Canadians haven’t jumped on the protectionist bandwagon to nearly the same extent as people in some other developed countries, but when the idea of Chinese state-run corporations gaining greater access to Canada comes up, the answer is a resounding “no.”
A new poll from Nanos Research, carried out for the Globe and Mail, found nearly nine in 10 Canadians are “uncomfortable” with the idea of China’s large, government-controlled business gaining more access to Canada's economy — an almost inevitable aspect of any free trade deal with China.
Eighty-eight per cent of respondents were either “uncomfortable” or “somewhat uncomfortable” with opening Canada up to Chinese Chinese state-owned firms. Only 11 per cent said they were comfortable with the idea.
A trade deal with China would almost inevitably mean giving government-controlled businesses greater access to Canada’s economy. The vast majority of China’s largest corporations are at least partly state-owned, and many of their top executives are hand-picked by government.
That could pose a political problem for the governing Liberals, who are pursuing a trade deal with China in the wake of rising protectionism in the U.S., embodied by the rise to power of President Donald Trump.
The Liberals have said they expect a trade deal with China to create jobs in Canada in the longer run.
Canadian officials held exploratory talks on a trade deal with China earlier this year, and another round of talks is expected this month.
Chinese Premier Li Keqiang (left) holds talks with Prime Minister Justin Trudeau in Ottawa, Sept. 22, 2016. (Photo: Xinhua/Huang Jingwen via Getty Images)
After China’s state-run CNOOC bought oilsands player Nexen in 2012, then-Prime Minister Stephen Harper changed regulations to make it more difficult for state-run enterprises to take over Canadian companies.
Trade experts say that’s one rule China’s government will want rescinded.

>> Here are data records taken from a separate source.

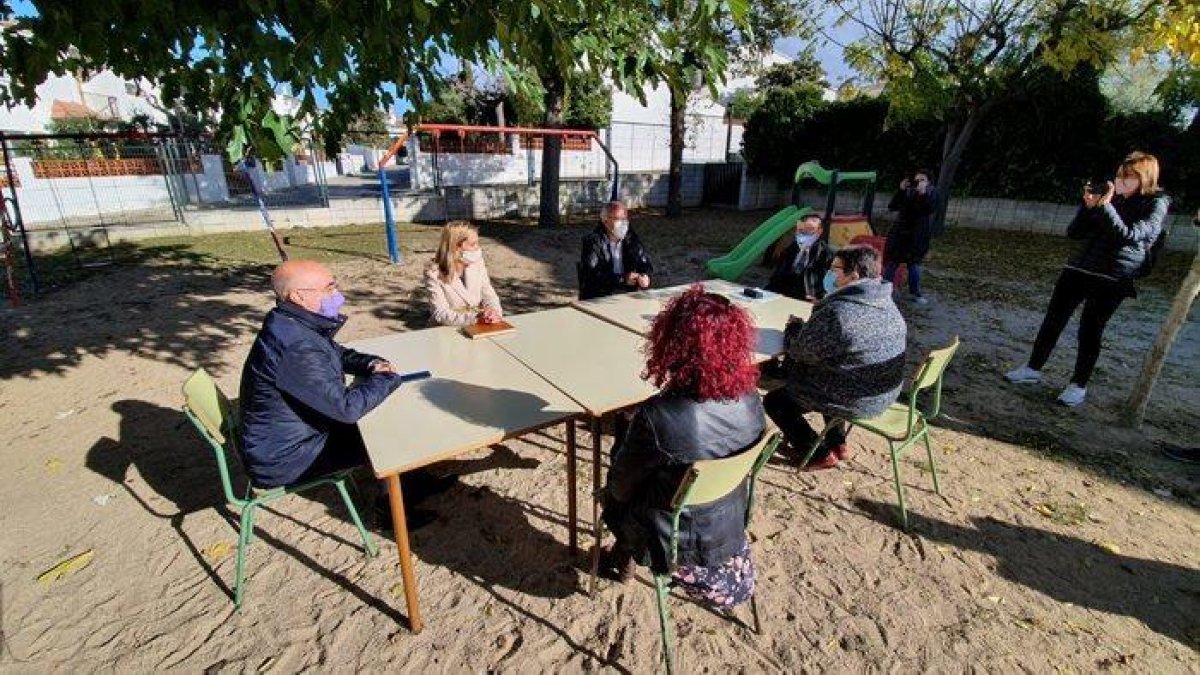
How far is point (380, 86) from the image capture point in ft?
11.2

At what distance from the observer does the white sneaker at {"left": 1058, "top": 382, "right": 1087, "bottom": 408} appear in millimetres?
4652

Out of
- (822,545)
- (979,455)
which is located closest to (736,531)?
(822,545)

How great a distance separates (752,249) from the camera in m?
8.72

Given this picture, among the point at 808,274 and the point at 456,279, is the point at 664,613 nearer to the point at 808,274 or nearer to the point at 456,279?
the point at 456,279

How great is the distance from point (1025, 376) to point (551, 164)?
425 inches

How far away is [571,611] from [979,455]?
319 centimetres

Some predict that China will even want the ability for Chinese companies to import their own employees to work on projects in Canada. Observers note that such a clause is part of China’s free trade deal with Australia, which was signed in 2015.
In an interview with the Globe and Mail last month, China’s ambassador to Canada, Lu Shaye, said his government is looking for total access to Canada’s economy.
Lu also rejected the notion of linking human rights to a free trade agreement.
“Investment is investment. We should not take too much political considerations into the investment,” he said. “Just like the negotiations of the (Canada-U.S.) FTA, we should not let political factors into this process. Otherwise, it would be very difficult.”
A majority of Canadians disagree. The Nanos poll found two-thirds of Canadians agree with the notion that human rights in China should be linked to a free trade deal with Canada. Twenty-one per cent opposed the idea, and 14 per cent were unsure.
The Nanos poll also found more than eight in 10 Canadians oppose dropping national security reviews of Chinese takeovers of Canadian companies, with only 17 per cent in support of the idea.
When asked more generally about a trade deal with China, Canadians seem to be more receptive to the idea. A poll carried out last year for the Asia Pacific Foundation of Canada found Canadians evenly split on a trade deal with China, with 46 per cent in support and 46 per cent opposed.
However, Canadians were much more likely to support trade deals with more developed countries, such as Australia or Japan.
The Nanos poll surveyed 1,000 Canadians aged 18 and over from April 1 to 4. It has a margin of error of +/-3.1 percentage points, 19 times out of 20.